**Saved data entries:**
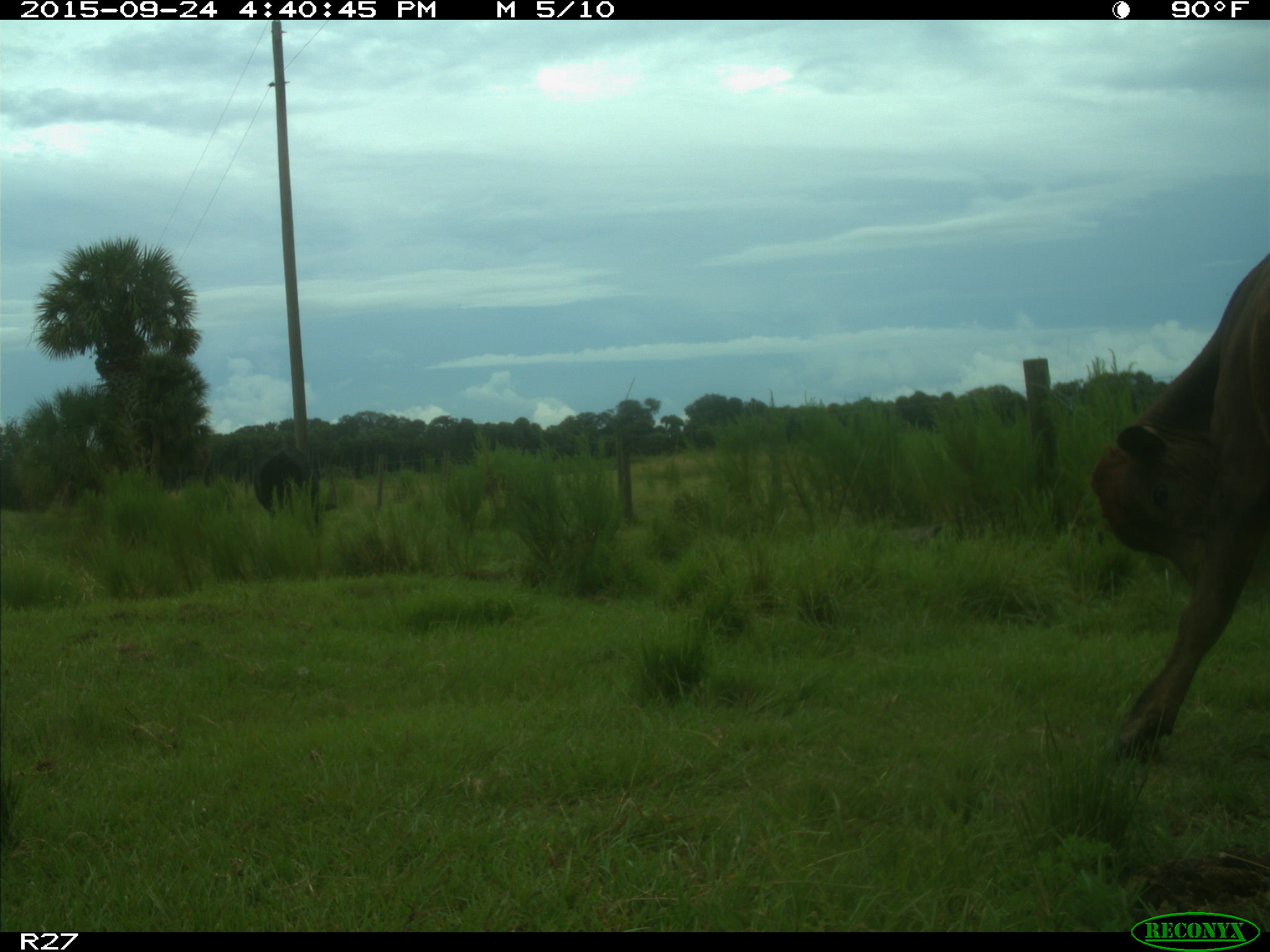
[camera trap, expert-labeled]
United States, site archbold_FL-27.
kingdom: Animalia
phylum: Chordata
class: Mammalia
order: Artiodactyla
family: Bovidae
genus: Bos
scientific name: Bos taurus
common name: domestic cow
Bos taurus (domestic cow).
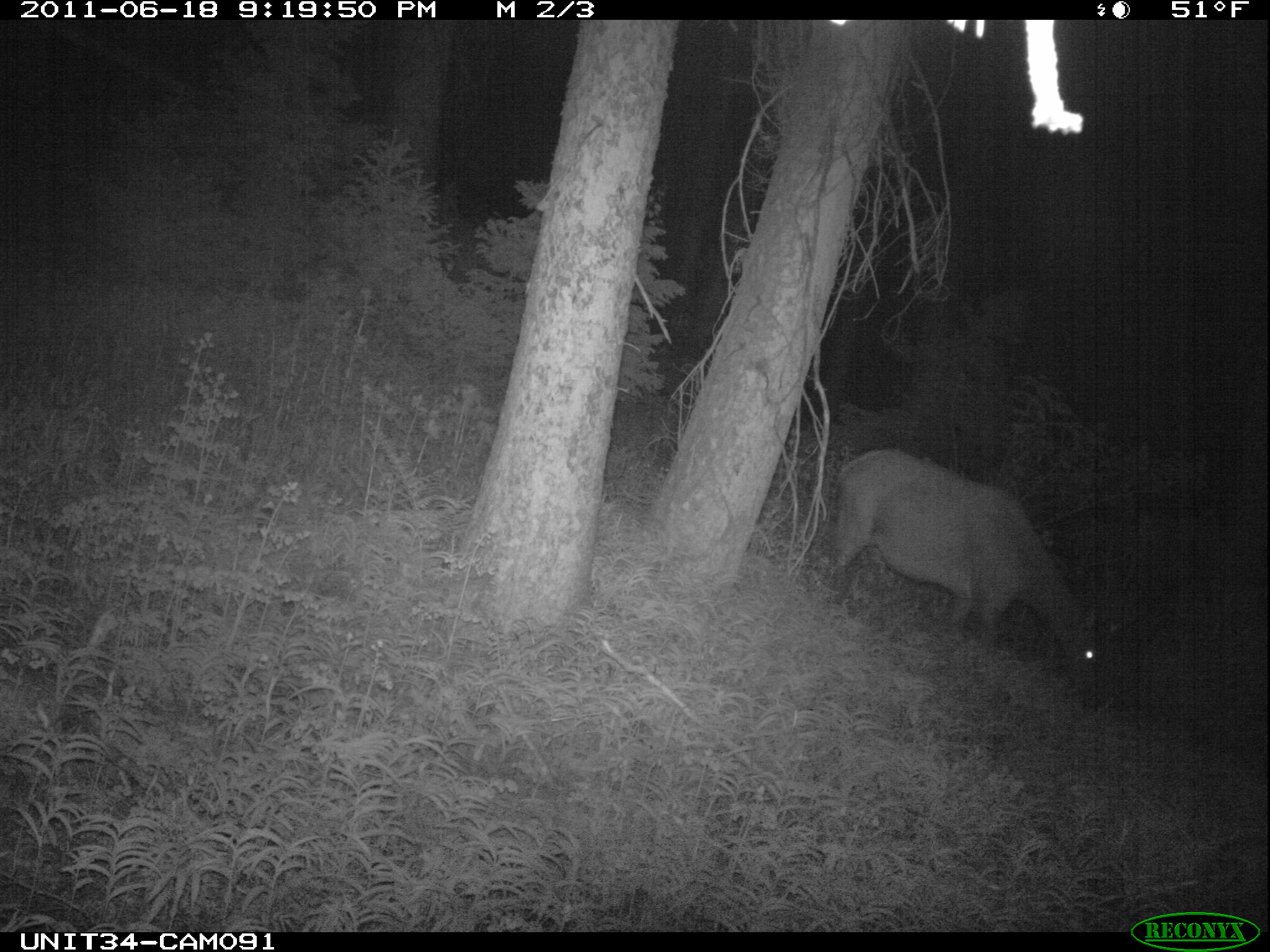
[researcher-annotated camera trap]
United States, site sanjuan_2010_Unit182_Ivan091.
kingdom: Animalia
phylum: Chordata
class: Mammalia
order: Artiodactyla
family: Cervidae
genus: Cervus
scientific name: Cervus elaphus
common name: red deer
Cervus elaphus (red deer).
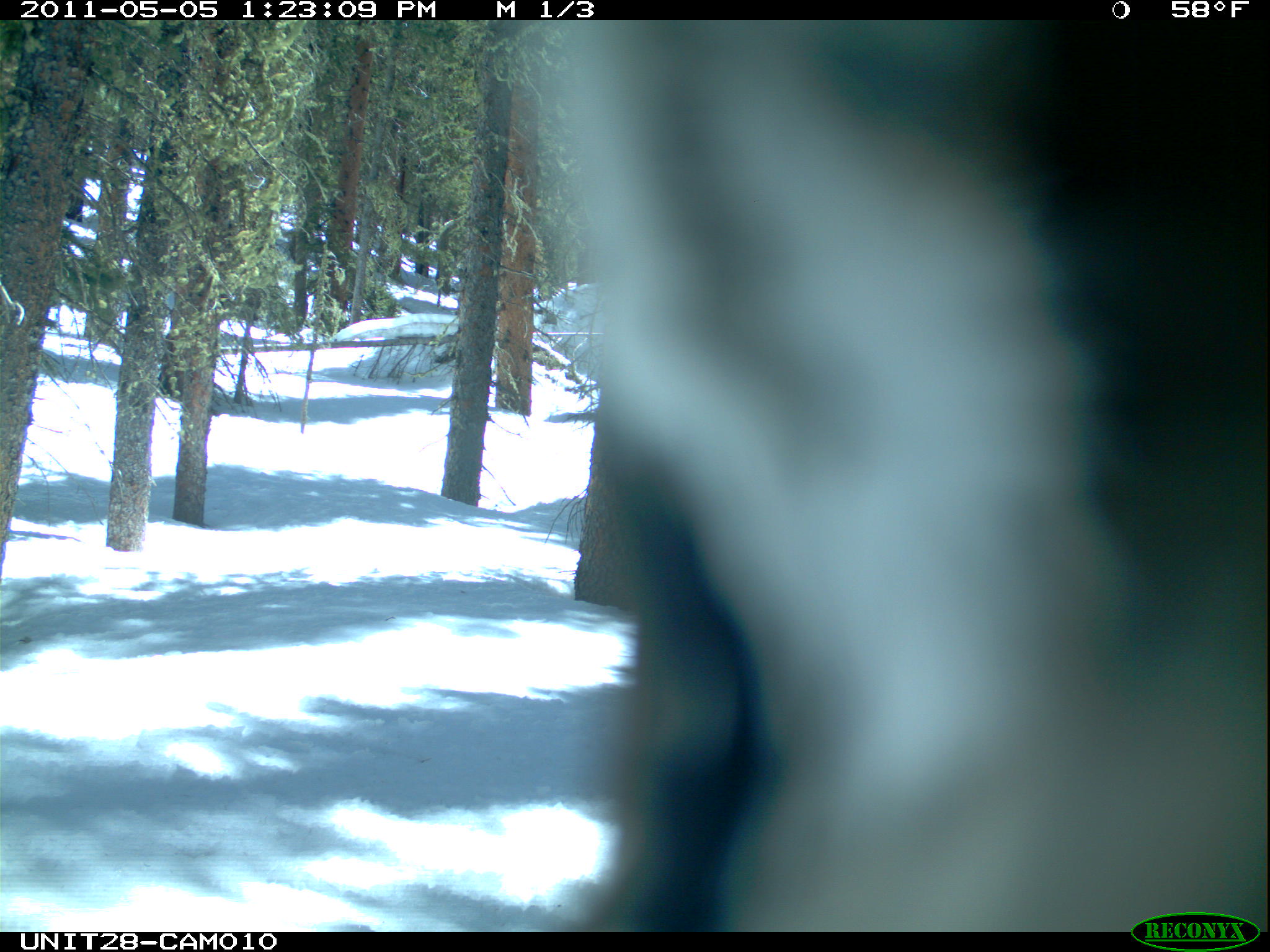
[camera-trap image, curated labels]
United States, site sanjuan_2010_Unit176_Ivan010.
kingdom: Animalia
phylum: Chordata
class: Aves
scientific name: Aves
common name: birds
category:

**Problem statement:** Leaving out the pictures, return the records exactly as given.

**Answer section:**
[camera trap, expert-labeled]
United States, site archbold_FL-27.
kingdom: Animalia
phylum: Chordata
class: Mammalia
order: Artiodactyla
family: Bovidae
genus: Bos
scientific name: Bos taurus
common name: domestic cow
Bos taurus (domestic cow).
[researcher-annotated camera trap]
United States, site sanjuan_2010_Unit182_Ivan091.
kingdom: Animalia
phylum: Chordata
class: Mammalia
order: Artiodactyla
family: Cervidae
genus: Cervus
scientific name: Cervus elaphus
common name: red deer
Cervus elaphus (red deer).
[camera-trap image, curated labels]
United States, site sanjuan_2010_Unit176_Ivan010.
kingdom: Animalia
phylum: Chordata
class: Aves
scientific name: Aves
common name: birds
category:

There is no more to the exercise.